#### [TASK INSTRUCTIONS]
From the line that contains "Which of the items" down to the last line of the data below, restate every line word for word, skipping any images.

#### [PROVIDED RECORDS]
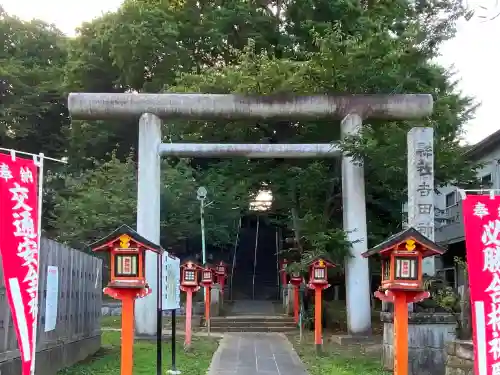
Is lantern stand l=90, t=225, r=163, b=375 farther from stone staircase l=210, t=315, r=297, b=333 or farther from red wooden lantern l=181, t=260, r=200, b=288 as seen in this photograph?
stone staircase l=210, t=315, r=297, b=333

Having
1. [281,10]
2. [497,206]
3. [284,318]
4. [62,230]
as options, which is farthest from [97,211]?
[497,206]

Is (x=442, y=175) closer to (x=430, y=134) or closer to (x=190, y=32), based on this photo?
(x=430, y=134)

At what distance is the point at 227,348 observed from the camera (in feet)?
A: 44.9

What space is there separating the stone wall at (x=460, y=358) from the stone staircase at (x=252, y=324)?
9627mm

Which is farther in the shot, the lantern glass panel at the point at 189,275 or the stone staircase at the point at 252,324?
the stone staircase at the point at 252,324

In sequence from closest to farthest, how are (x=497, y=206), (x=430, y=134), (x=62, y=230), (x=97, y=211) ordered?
(x=497, y=206) < (x=430, y=134) < (x=97, y=211) < (x=62, y=230)

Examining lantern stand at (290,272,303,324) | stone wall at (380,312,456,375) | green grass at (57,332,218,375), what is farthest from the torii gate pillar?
stone wall at (380,312,456,375)

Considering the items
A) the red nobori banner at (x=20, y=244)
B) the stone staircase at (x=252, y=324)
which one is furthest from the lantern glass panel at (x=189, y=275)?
the red nobori banner at (x=20, y=244)

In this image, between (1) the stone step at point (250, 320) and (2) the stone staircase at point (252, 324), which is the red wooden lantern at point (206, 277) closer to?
(2) the stone staircase at point (252, 324)

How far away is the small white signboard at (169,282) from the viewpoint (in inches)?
352

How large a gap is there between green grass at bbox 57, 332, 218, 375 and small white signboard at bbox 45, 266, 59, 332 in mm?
927

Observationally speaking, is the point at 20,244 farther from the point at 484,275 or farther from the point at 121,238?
the point at 484,275

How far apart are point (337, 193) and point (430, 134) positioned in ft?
15.0

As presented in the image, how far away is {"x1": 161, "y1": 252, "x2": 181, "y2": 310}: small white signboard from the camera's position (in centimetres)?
895
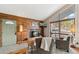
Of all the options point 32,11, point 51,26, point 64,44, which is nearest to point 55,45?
point 64,44

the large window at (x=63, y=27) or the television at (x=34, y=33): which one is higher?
the large window at (x=63, y=27)

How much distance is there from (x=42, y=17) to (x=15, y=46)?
3.32ft

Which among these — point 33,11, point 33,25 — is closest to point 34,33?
point 33,25

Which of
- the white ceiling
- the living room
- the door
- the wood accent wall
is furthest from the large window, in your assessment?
the door

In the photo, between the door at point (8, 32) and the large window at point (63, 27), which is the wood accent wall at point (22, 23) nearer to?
the door at point (8, 32)

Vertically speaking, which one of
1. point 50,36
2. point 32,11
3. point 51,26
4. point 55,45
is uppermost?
point 32,11

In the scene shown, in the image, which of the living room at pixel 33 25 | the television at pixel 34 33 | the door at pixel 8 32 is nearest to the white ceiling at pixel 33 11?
the living room at pixel 33 25

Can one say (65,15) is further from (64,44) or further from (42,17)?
(64,44)

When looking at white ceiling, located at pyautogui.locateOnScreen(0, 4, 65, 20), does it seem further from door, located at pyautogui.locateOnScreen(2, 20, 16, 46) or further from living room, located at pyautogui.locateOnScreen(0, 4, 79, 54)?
door, located at pyautogui.locateOnScreen(2, 20, 16, 46)

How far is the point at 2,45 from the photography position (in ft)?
8.33

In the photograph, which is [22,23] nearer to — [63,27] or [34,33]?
[34,33]

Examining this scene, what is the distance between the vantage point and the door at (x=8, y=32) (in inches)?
102
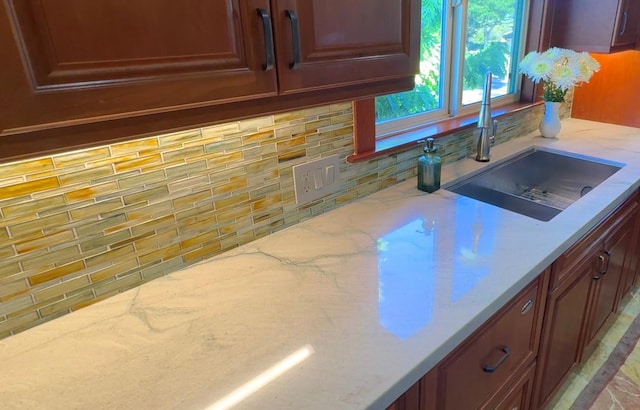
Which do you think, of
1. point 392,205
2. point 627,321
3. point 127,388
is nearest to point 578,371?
point 627,321

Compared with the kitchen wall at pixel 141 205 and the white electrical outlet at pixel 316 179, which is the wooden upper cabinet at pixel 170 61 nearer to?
the kitchen wall at pixel 141 205

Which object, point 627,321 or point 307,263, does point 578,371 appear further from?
point 307,263

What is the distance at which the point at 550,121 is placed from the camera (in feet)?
6.56

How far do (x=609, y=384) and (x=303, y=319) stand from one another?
155 cm

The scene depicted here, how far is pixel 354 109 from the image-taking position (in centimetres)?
132

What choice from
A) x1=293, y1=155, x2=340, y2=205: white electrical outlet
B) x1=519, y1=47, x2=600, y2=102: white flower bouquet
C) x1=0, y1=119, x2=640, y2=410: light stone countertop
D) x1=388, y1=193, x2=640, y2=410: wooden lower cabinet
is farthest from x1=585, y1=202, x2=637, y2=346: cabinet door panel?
x1=293, y1=155, x2=340, y2=205: white electrical outlet

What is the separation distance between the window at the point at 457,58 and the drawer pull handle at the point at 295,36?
85 cm

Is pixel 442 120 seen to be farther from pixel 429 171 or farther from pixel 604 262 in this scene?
pixel 604 262

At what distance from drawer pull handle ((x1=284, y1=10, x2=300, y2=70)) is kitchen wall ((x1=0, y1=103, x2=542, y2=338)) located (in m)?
0.35

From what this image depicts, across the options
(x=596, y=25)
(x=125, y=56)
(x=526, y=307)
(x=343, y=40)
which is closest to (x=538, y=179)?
(x=596, y=25)

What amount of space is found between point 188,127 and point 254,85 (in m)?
0.14

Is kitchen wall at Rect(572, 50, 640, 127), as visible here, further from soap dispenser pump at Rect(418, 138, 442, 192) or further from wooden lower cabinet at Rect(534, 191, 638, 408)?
soap dispenser pump at Rect(418, 138, 442, 192)

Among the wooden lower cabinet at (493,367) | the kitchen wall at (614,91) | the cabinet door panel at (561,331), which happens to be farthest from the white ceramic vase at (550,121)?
the wooden lower cabinet at (493,367)

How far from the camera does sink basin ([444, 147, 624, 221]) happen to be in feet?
5.37
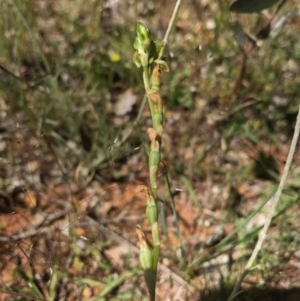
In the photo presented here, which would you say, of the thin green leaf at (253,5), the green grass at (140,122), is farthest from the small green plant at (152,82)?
the green grass at (140,122)

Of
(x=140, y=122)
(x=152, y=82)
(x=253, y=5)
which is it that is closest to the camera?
(x=152, y=82)

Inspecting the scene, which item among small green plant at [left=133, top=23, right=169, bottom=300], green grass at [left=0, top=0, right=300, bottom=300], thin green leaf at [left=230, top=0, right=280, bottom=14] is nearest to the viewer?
small green plant at [left=133, top=23, right=169, bottom=300]

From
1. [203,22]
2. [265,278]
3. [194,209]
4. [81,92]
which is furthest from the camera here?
[203,22]

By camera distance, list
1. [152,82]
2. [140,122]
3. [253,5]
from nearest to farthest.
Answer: [152,82], [253,5], [140,122]

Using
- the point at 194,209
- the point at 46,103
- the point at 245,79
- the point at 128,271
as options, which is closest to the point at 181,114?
the point at 245,79

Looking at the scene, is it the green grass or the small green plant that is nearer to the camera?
the small green plant

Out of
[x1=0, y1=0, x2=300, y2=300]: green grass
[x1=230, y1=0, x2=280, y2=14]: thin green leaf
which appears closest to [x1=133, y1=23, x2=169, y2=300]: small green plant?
[x1=230, y1=0, x2=280, y2=14]: thin green leaf

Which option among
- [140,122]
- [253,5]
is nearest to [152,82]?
[253,5]

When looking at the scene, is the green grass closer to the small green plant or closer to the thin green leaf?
the thin green leaf

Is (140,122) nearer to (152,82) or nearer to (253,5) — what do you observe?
(253,5)

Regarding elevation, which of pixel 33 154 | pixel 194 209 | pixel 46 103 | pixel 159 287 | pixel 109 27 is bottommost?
pixel 159 287

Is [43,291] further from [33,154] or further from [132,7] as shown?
[132,7]
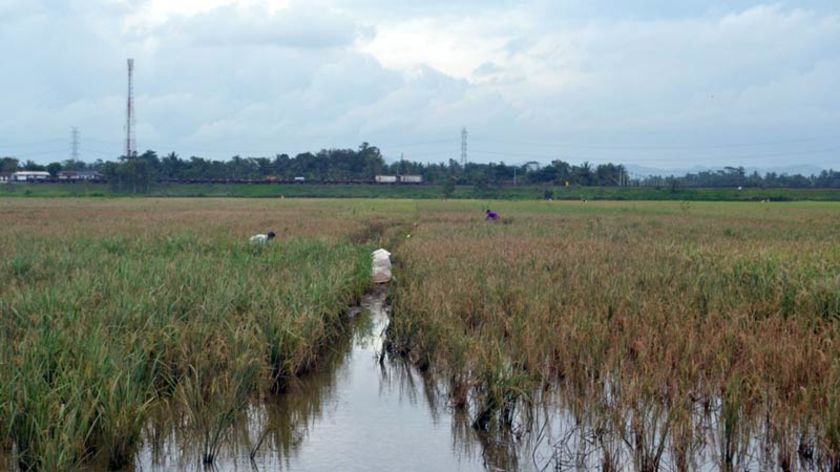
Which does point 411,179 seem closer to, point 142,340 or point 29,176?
point 29,176

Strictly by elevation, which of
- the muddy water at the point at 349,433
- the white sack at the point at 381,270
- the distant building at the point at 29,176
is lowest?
the muddy water at the point at 349,433

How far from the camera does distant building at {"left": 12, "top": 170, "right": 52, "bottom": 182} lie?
260 feet

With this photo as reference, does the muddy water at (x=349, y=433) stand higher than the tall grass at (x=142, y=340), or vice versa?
the tall grass at (x=142, y=340)

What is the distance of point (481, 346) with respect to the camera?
719 centimetres

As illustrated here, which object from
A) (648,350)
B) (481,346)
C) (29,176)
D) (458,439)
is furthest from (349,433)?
(29,176)

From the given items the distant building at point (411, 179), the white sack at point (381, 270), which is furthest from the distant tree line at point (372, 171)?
the white sack at point (381, 270)

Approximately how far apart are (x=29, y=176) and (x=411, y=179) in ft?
132

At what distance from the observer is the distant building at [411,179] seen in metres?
85.3

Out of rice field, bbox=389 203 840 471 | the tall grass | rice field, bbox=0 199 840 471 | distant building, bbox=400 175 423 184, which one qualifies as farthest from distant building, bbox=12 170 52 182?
rice field, bbox=389 203 840 471

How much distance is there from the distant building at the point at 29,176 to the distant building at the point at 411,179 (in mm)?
36670

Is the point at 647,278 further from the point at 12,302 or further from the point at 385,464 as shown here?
the point at 12,302

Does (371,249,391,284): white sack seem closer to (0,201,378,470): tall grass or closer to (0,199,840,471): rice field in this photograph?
(0,199,840,471): rice field

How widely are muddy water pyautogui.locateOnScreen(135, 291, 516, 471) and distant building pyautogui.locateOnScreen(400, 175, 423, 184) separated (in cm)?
7641

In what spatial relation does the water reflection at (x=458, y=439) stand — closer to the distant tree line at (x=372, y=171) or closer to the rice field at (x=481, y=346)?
the rice field at (x=481, y=346)
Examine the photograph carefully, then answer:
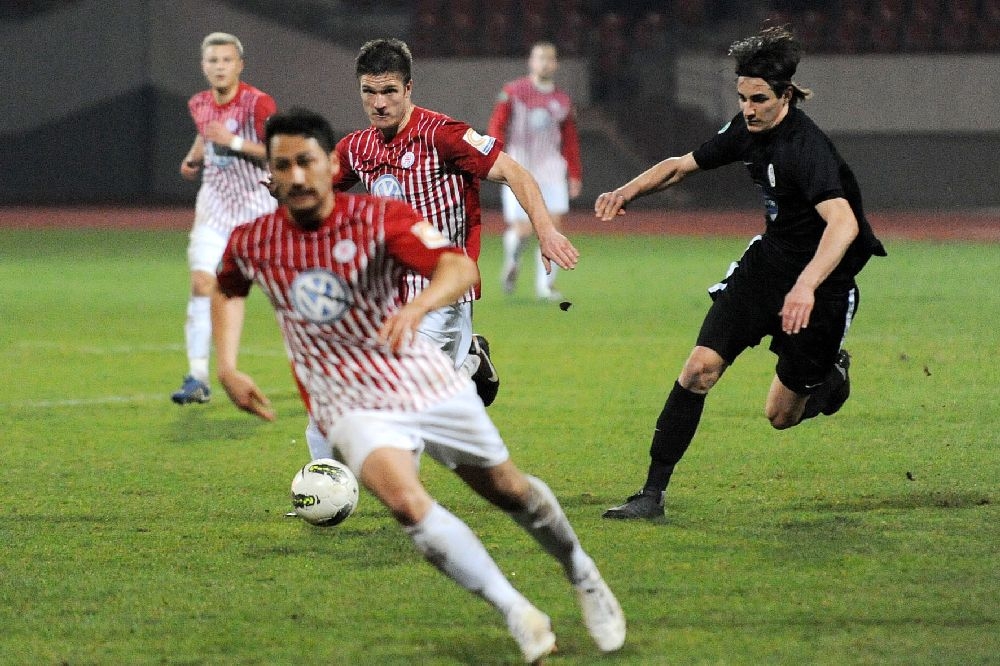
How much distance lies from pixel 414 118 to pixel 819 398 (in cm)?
231

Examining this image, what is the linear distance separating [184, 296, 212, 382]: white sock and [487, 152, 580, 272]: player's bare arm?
384 cm

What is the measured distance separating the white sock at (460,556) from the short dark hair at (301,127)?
114cm

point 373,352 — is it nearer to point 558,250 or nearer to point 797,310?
point 558,250

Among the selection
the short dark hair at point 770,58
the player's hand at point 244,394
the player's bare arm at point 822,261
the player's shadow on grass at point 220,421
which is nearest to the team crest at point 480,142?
the short dark hair at point 770,58

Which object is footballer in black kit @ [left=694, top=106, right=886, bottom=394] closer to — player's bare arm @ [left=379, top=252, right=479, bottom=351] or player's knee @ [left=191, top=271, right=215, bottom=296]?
player's bare arm @ [left=379, top=252, right=479, bottom=351]

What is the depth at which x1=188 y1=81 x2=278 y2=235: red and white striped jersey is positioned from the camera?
31.5 feet

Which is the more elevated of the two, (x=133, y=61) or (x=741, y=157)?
(x=741, y=157)

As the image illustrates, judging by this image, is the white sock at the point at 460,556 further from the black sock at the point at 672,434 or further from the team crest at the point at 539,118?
the team crest at the point at 539,118

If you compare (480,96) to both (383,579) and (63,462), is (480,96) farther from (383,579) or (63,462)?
(383,579)

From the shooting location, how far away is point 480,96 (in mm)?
28031

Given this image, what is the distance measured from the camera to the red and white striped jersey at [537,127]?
53.2ft

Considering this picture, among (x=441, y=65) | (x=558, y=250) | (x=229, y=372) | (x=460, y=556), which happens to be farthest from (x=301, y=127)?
(x=441, y=65)

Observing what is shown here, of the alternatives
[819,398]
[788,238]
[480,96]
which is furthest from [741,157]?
[480,96]

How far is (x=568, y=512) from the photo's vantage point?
257 inches
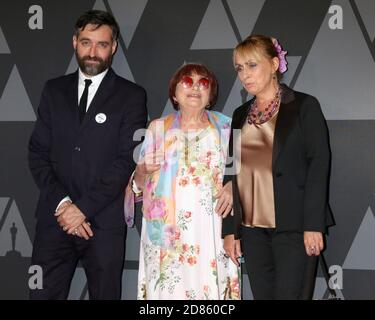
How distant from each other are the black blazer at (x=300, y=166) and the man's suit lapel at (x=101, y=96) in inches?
37.1

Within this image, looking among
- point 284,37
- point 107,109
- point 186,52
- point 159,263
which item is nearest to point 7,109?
point 107,109

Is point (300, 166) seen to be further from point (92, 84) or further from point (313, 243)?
point (92, 84)

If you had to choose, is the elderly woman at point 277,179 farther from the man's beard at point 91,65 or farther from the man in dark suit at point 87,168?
the man's beard at point 91,65

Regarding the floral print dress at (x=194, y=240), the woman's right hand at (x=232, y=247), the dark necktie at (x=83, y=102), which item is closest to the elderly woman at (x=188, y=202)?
the floral print dress at (x=194, y=240)

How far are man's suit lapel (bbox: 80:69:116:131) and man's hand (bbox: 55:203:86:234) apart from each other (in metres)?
0.40

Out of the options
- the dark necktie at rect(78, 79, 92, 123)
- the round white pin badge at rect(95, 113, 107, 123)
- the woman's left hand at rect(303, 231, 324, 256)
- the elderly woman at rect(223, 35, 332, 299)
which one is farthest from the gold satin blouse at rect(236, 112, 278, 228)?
the dark necktie at rect(78, 79, 92, 123)

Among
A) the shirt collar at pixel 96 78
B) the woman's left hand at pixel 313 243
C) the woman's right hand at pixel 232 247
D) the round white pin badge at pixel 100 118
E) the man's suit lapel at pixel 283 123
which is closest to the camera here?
the woman's left hand at pixel 313 243

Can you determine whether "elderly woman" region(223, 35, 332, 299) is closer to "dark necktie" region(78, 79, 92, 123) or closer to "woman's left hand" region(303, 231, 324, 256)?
"woman's left hand" region(303, 231, 324, 256)

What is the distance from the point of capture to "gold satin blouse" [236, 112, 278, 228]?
233 centimetres

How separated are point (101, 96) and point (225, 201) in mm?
839

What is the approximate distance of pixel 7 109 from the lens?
11.0 ft

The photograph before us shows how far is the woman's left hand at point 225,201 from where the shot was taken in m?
2.57

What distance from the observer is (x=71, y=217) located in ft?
8.71
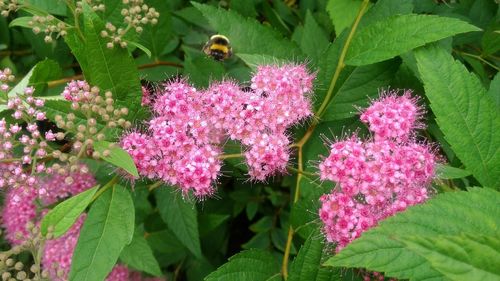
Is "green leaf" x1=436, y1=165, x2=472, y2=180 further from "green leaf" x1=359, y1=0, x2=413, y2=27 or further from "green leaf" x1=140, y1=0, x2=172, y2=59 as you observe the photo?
"green leaf" x1=140, y1=0, x2=172, y2=59

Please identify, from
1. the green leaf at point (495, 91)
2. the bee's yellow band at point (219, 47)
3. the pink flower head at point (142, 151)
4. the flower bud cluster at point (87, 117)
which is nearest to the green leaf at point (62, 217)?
the flower bud cluster at point (87, 117)

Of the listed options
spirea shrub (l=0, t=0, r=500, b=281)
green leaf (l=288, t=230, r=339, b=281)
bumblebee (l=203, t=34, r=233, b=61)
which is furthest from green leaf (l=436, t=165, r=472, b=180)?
bumblebee (l=203, t=34, r=233, b=61)

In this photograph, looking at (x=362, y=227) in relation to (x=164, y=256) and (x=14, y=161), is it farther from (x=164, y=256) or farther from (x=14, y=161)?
(x=164, y=256)

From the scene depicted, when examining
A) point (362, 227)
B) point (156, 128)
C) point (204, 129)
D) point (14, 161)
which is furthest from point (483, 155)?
point (14, 161)

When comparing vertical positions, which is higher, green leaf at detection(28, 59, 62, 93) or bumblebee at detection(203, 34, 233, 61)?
bumblebee at detection(203, 34, 233, 61)

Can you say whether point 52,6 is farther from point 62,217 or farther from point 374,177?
point 374,177

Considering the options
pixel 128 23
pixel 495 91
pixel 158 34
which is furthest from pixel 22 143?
pixel 495 91
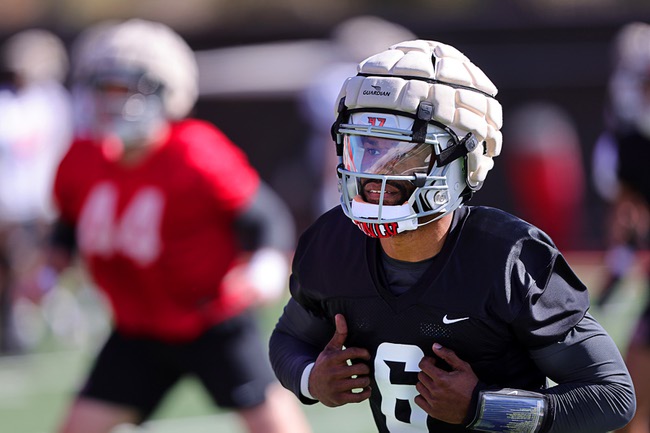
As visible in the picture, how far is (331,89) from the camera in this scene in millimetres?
10531

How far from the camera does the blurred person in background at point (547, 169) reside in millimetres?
12609

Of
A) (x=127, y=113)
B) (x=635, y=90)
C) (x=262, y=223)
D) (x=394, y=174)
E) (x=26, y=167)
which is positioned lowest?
(x=26, y=167)

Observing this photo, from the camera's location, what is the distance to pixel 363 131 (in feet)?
8.74

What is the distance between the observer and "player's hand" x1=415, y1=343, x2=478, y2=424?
8.36 ft

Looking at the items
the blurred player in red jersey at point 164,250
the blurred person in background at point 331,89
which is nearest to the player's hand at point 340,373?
the blurred player in red jersey at point 164,250

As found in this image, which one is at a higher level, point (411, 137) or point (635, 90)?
point (411, 137)

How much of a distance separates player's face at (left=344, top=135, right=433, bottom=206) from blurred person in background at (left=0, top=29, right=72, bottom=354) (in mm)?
6165

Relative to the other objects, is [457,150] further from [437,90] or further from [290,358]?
[290,358]

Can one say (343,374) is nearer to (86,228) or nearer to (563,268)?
(563,268)

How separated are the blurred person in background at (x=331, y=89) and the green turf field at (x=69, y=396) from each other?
1715 mm

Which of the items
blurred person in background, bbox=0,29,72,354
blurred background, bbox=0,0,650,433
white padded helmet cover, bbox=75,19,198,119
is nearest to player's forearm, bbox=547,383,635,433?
white padded helmet cover, bbox=75,19,198,119

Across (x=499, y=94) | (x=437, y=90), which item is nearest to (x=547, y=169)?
(x=499, y=94)

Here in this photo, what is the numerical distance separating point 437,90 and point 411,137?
0.12 meters

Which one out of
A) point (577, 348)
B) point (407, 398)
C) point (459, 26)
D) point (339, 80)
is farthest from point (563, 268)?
point (459, 26)
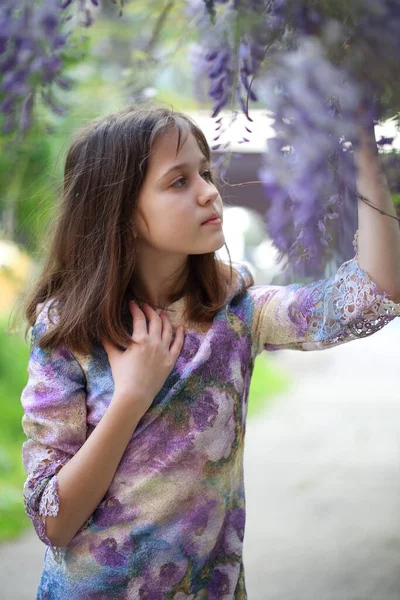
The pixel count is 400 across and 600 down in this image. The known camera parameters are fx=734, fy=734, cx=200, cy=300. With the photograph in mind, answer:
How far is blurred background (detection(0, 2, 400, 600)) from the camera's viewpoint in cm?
114

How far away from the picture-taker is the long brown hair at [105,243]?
32.7 inches

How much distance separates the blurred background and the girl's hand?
0.15 meters

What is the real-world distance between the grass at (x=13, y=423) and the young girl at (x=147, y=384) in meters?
1.01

#### [RESPONSE TO THE TASK]
Which of the items
blurred person in background, bbox=0,29,72,354
blurred background, bbox=0,0,650,433
white padded helmet cover, bbox=75,19,198,119
is nearest to player's forearm, bbox=547,383,635,433?
white padded helmet cover, bbox=75,19,198,119

Across (x=499, y=94) | (x=437, y=90), which item is nearest to (x=547, y=169)?
(x=499, y=94)

Here in this photo, what is the numerical distance separating point 437,90 and point 411,137?
0.12 meters

Which one out of
A) point (577, 348)
B) point (407, 398)
C) point (459, 26)
D) point (339, 80)
is farthest from point (563, 268)?
point (459, 26)
The pixel count is 400 across and 600 down in this image. The known camera parameters are fx=734, fy=734, cx=200, cy=300. With the photograph in mind, answer:
How far is blurred background (detection(0, 2, 400, 600)) from the camera's viewpoint in cm?
114

How far away from the picture-taker is the long brown hair at [105,243]?
32.7 inches

How much distance separates the blurred background and the girl's hand?
0.15 meters

What is the real-world distance between the grass at (x=13, y=423) and the young girl at (x=147, y=384) in meters?
1.01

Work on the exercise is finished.